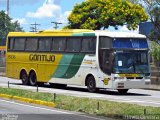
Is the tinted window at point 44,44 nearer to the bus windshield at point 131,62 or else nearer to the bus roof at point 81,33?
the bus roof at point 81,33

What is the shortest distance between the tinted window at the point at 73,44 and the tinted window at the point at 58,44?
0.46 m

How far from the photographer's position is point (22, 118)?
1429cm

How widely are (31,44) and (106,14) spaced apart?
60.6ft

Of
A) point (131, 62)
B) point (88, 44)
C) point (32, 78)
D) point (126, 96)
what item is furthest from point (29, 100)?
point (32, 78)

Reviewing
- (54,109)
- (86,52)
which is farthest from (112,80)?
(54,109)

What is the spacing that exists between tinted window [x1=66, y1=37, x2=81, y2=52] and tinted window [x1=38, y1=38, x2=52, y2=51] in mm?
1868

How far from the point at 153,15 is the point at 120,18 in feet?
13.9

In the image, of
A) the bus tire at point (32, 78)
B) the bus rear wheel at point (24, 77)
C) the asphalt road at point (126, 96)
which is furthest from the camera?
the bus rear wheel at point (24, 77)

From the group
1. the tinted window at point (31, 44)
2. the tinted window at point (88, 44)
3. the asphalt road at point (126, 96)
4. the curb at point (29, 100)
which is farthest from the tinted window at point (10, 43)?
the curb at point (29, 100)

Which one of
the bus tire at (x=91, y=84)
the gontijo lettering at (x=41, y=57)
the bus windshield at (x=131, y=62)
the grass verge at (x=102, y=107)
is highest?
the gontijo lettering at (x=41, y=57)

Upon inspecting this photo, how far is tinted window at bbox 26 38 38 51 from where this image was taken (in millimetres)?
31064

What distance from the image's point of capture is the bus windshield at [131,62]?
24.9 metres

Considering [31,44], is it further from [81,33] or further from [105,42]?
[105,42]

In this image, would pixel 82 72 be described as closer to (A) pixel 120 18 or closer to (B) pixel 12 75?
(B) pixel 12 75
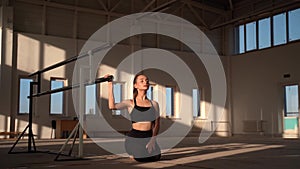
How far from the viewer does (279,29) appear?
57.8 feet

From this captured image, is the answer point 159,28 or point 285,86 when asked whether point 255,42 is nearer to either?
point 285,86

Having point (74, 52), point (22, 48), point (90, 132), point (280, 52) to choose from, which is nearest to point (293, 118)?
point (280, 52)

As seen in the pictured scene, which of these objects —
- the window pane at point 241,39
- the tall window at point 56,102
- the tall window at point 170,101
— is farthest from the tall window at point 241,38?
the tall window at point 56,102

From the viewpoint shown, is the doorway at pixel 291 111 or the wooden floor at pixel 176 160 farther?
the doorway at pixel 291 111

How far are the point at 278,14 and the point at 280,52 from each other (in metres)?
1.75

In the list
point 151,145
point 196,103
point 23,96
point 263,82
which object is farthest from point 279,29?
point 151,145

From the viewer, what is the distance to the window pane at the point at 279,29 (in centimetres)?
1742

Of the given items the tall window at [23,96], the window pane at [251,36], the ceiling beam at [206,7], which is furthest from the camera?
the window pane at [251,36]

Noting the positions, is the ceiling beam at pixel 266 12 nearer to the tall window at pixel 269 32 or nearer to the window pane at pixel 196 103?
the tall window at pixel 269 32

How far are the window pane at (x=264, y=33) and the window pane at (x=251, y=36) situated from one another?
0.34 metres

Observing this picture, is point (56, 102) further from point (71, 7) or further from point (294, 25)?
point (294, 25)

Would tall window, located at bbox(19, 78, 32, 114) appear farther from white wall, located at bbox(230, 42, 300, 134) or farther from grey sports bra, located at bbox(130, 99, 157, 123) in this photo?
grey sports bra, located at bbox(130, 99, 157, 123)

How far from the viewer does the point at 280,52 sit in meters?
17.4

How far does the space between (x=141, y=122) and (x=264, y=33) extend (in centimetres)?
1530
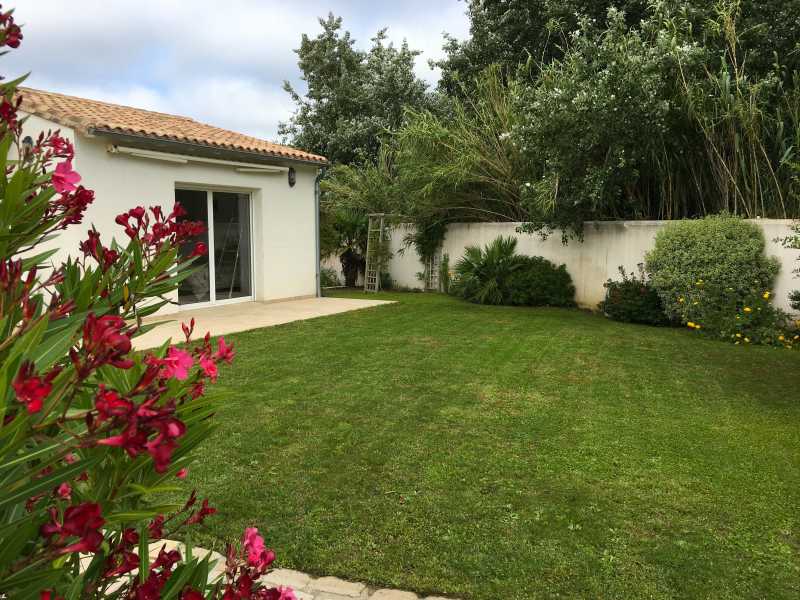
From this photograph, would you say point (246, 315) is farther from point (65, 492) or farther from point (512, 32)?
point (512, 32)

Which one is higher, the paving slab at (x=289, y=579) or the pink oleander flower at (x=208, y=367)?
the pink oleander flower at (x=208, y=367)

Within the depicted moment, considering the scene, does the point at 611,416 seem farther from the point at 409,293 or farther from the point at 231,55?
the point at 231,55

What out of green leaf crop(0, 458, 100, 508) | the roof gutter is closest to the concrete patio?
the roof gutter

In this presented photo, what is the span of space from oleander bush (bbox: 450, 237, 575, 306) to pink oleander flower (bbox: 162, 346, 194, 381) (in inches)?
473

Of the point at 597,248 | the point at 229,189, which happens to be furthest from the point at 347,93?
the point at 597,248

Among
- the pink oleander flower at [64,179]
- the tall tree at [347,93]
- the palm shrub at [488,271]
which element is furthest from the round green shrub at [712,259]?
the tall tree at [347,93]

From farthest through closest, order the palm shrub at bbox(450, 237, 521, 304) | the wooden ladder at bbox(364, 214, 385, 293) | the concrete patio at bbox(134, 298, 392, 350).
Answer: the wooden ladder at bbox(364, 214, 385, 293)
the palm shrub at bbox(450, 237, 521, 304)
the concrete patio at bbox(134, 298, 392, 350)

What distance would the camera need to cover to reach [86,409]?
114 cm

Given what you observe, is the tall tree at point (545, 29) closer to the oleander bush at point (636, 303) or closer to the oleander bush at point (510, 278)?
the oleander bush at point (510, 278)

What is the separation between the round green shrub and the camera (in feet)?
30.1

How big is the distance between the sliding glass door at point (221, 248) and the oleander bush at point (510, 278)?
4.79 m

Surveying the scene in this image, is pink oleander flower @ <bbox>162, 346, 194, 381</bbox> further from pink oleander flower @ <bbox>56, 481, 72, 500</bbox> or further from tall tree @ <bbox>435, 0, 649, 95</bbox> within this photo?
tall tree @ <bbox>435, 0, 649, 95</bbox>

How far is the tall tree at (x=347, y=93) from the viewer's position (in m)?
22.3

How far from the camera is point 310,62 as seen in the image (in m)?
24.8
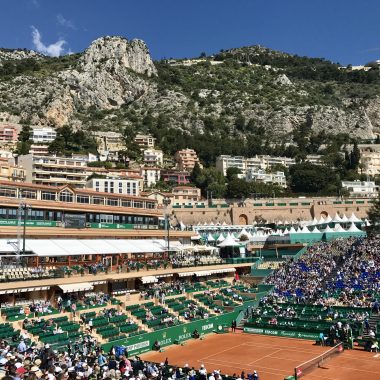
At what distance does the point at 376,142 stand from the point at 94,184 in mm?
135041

══════

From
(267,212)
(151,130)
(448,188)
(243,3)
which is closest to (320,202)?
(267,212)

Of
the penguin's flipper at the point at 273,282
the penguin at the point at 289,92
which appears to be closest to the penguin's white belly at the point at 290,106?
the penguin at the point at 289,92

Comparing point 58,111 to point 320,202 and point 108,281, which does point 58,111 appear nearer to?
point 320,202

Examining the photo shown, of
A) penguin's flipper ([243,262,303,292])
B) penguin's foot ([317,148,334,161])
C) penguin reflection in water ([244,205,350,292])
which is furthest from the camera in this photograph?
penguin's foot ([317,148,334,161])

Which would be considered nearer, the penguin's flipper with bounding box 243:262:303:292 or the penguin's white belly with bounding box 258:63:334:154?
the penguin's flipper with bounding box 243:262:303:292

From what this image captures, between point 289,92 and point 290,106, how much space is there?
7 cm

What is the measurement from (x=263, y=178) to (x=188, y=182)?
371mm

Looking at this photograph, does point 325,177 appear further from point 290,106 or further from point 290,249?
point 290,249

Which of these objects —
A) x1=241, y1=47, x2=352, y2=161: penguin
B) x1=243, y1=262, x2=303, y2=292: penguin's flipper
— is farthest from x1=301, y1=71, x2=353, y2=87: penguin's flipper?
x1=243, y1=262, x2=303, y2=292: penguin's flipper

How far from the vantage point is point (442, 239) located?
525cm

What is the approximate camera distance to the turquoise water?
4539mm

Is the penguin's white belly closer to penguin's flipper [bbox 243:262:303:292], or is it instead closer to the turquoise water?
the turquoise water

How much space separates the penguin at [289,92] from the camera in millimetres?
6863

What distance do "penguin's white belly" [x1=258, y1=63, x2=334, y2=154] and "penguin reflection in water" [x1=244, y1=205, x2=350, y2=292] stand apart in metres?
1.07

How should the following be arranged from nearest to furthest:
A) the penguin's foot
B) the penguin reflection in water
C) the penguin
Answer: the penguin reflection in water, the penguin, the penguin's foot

══════

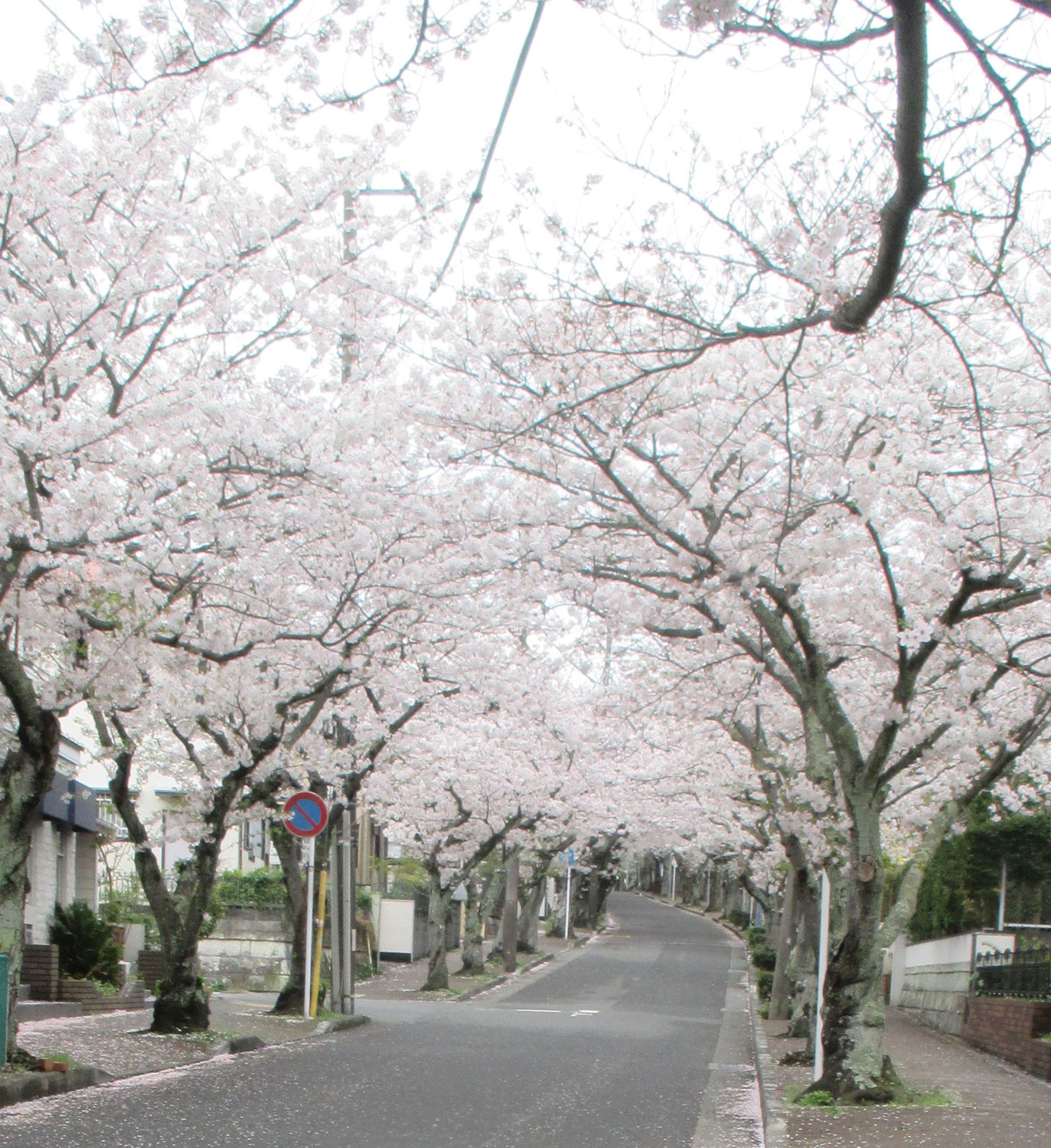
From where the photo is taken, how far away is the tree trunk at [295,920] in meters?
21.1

══════

(WHAT THIS TASK INVOLVES): Reproduce the lines between the one holding "How should the" and the one holding "Answer: the penguin", both included, without changing anything.

(OUTPUT FOR THIS TASK):
How should the following be arranged from nearest to furthest:
A) the penguin's foot
B) the penguin reflection in water
C) the penguin
Answer: the penguin reflection in water, the penguin, the penguin's foot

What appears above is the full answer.